You see, my life has been a quest for one thing: security. A sense of home. Something I have never really had. The American Dream if you will. It has been instilled in me my whole life, and yet has equally eluded me. I had once thought I would for sure have it by now. But, alas, I face daily threats to a life I deem secure. Just when I think I have it figured out, I realize my idea of security is really a smokescreen. A way to hide in comfort from the real security: a life completely abandoned to the Will of GOD.
Christ told us it may not be a comfortable security. Even He did not have a place to rest, a place to call home. Yet, He was completely secure (Matt 8:20, Luke 9:58). It requires us to sacrifice, to carry a cross of our own (Luke 9:23). Though it may get uncomfortable and will require sacrifice, His will is the most secure place to exist.
GOD has been dealing with me this week regarding my American Idol – Do I trust Him to meet ALL my needs in spite of a lack of obvious “security”? Am I willing to abandon this idol and walk forward into any place He calls me to, even a Nineveh? Or, am I going to follow my idol and risk ending up drowning with no way out but a fish?

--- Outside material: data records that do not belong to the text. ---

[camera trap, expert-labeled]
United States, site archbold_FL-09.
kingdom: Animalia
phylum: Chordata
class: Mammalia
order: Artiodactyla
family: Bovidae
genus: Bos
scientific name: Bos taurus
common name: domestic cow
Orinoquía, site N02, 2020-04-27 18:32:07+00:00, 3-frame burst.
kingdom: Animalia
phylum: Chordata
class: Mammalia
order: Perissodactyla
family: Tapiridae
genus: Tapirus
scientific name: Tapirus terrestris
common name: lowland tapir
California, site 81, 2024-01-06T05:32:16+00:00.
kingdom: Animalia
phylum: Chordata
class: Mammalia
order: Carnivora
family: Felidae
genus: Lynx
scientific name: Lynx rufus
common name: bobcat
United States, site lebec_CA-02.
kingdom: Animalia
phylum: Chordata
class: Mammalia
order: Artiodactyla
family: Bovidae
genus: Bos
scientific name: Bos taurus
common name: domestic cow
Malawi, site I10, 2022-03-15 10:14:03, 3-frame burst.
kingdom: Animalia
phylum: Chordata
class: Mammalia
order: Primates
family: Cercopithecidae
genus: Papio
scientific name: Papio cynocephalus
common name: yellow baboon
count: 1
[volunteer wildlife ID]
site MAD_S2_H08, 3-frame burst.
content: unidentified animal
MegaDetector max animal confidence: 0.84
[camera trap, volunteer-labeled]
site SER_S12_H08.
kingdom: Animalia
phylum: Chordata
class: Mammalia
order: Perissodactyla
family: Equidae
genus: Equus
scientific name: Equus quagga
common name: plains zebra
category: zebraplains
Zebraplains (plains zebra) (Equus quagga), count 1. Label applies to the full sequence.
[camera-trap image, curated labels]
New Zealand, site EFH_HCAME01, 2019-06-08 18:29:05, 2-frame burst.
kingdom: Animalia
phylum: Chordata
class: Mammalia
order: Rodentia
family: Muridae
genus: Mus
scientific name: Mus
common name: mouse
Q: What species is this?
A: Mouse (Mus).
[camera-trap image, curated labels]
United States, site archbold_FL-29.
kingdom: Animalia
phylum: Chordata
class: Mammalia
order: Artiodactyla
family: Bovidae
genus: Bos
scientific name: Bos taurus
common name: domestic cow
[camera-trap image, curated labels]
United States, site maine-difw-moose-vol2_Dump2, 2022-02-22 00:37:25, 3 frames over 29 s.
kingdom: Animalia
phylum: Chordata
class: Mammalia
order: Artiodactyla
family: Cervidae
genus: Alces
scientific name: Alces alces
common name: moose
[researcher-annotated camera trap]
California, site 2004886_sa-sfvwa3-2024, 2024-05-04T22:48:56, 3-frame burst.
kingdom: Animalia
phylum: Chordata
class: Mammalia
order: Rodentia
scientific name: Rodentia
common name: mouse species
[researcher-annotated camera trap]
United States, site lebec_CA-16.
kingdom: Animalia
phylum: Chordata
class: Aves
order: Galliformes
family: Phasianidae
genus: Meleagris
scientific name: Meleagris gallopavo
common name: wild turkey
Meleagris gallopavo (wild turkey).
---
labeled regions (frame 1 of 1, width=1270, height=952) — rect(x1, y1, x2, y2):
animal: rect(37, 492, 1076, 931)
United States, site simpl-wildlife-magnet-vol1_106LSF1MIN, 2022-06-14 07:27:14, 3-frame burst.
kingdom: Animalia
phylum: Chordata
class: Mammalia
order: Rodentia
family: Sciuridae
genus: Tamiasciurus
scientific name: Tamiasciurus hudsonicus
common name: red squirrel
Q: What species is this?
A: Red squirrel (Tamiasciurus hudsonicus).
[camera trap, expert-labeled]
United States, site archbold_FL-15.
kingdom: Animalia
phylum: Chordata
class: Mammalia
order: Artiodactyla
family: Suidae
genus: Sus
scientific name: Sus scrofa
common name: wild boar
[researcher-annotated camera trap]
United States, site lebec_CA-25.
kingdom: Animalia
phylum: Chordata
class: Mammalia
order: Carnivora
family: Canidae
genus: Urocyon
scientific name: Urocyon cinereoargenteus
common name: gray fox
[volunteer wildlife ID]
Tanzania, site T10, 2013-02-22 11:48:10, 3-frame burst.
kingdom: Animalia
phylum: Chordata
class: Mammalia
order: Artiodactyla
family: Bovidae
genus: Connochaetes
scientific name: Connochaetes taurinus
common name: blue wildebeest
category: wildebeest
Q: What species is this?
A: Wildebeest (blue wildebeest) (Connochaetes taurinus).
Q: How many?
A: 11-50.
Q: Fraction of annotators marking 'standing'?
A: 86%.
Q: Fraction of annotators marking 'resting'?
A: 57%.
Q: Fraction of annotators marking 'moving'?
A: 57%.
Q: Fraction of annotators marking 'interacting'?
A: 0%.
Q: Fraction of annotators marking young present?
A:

At one point, anxiety was so overwhelming in my life that following the unknown out of security would have paralyzed me. But, after prayer, I realize the peace that accompanies following GOD‘s direction. His security will be so much greater compared to the dream/ideal I have carried my whole life.
So, again I hear, Do you trust me?
And this time, I place my hand squarely in His and jump.